Table 4 LSTM models prediction performance for historically large events in Brays Bayou

Even though the 2016 event is in the validation dataset and used for hyperparameter tuning, we can still see the superior performance of the SSIO method on FDC high-segment regions. More importantly, from the prediction evaluation metrics (see Table 3; Fig. 4), we can conclude that the developed LSTM models could predict a very big event (with flow rates as high as 27,200 cfs) with acceptable error. Thus, the evaluation metrics show that the data-driven method can precisely predict runoff of a historic rainfall event. From the NSE/MAE/RMSE metrics in Table 4, we can conclude the SSIO and SISO168 model have similar overall prediction performance on both the Tax Day Flood and Harvey. However, on Harvey, SSIO underpredicted the peak flow by 2.5%, while SISO168 overpredicted it by 21.1%. Here again, it should be noted that Hurricane Harvey was an unseen event in history (flow rates as high as 35,000 cfs), so the models have to extrapolate to predict its discharge rates. Figure 5 shows the LSTM model predictions for Harvey compared to the observed values. From \({\mathrm{ET}}_{\mathrm{Peak}}\) and Fig. 5, we can see that all the methods were able to identify the correct pattern of the disastrous runoff event (except SISO 12). But once again, we observed progressively improved performance as the lengths of input memory increases. As the time window size of SISO reaches a week, prediction performance becomes similar to the SSIO model.

Fig. 5
figure 5

LSTM model predictions for Hurricane Harvey compared to the observed values

To evaluate the LSTM models’ computational time and costs the training times and stopping epochs were recorded. It is found that for SISO architectures with short time windows (12 h or one day), training of one epoch takes a shorter time (3 s and 8 s, respectively) compared to the SSIO model (21 s). As the window size increases to two days and a week, the training time per epoch (25 s and 61 s for 48 and 168 h, respectively) will be longer than the SSIO model. Note that this is not a strict performance timing test, and training time per epoch depends on the number of parameters of the network, batch size, and training strategy. However, the trend of SISO training time suggests its inefficiency. We believe that the training process of SISO architecture is more scalable since it allows larger batch sizes (this batch size is still small enough). However, as the length of time window increases, the extra computation required is going to offset the benefit of scalability at some point. Particularly, during the training of SISO168, we had to reduce the early stopping and maximum training epochs so that the training could be completed within the 24 h limits on TACC. Moreover, the longer time window means a larger memory requirement, which restricts the training batch size.
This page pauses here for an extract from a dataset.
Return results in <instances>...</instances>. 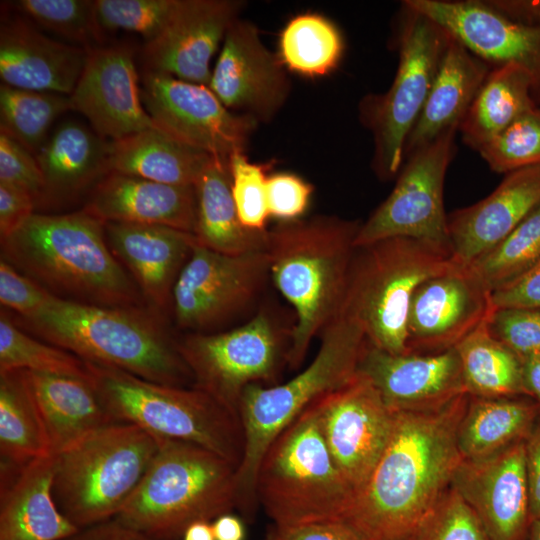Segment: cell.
<instances>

For example, setting the batch size to 4096 for SISO168 will exceed the GPU memory limit.

5 Conclusion

In this study, we have shown the superiority of synced sequence input and output (SSIO) LSTM architecture for hydrologic analysis over existing methods that use sequence input single output (SISO) architecture. The experimental results from real-world hydrologic data validated that SSIO architecture is not only more accurate but also consumes less computational resources. The advantage of SSIO architecture is especially significant under scenarios where fine temporal resolution is required. Hydrological related evaluation metrics show that the SSIO method has better performance from the hydrologic perspective. Moreover, our results show that particular rainfall events could affect the runoff process in the test watershed for at least a week. Thus, careful treatment of the long term dependency is necessary for fine temporal resolution RR modeling. To this end, we suggest that SSIO is a more suitable architecture for RNN-based RR modeling.